Light Year and the Mathematics of the Stars
Last week, we have talked about large numbers and one million. In this post, we will talk about some of the practical uses of large numbers.
One of the uses of large numbers is to measure long distances; for instance, distance between celestial objects. Shown below is a table of the distances of the planets from the sun and from earth rounded off to the nearest thousand kilometers. Giving a speed of a commercial airline (approximately 500 kilometers per hour), a trip from Earth to Venus will require us 10 years of travel while traveling to Pluto will require us 1,306 years. Shocked?
*By the way, Pluto has recently been demoted. Recent updates made it clear that it does not qualify being one of the planets.
What is a light year?
If we are going to measure the distances between the stars or between two planets, we will have difficult problem with large numbers. Proxima Centauri, for instance, the nearest star (except the sun of course) is about 39,700,000,000,000 kilometers. The distance of other stars will probably have more zeroes than we can imagine.

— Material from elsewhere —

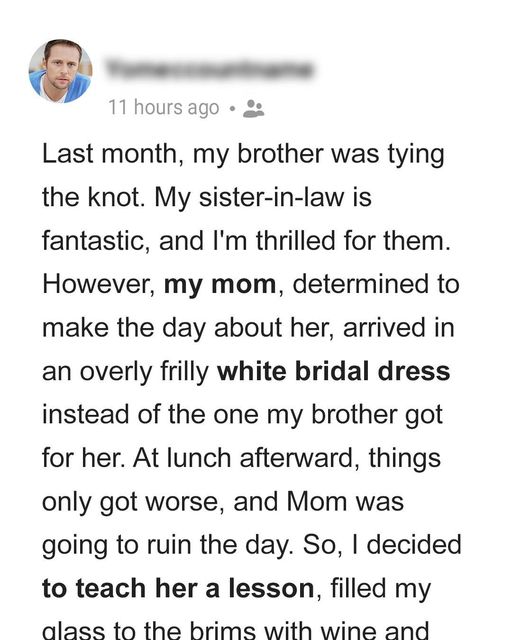 The Brother’s Clever Plan to Save His Brother’s Wedding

Due to this problem, scientists developed a unit which will be appropriate for measuring distances in space, one of them is light year. A light year is the distance that a light can travel in one year. A light can travel at approximately 300,000 km per second.
There are 31,104,000 seconds in one year, which makes one light year approximately equal to 9,331,200,000,000** km! This means that Proxima Centauri is about 4.25 light years away from the sun. If we are going to go to Proxima Centauri using our airplane above, we will arrive there at about 79.4 billion years. Note, however, scientists estimate that the earth is only about 4.6 billion years, the earth will probably be long gone after we reach Proxima Centauri.
In the next article, we will discuss why it is very difficult to model large distances and large objects.
**According to Wikipedia, it is exactly 9,460,730,472,580.8 km.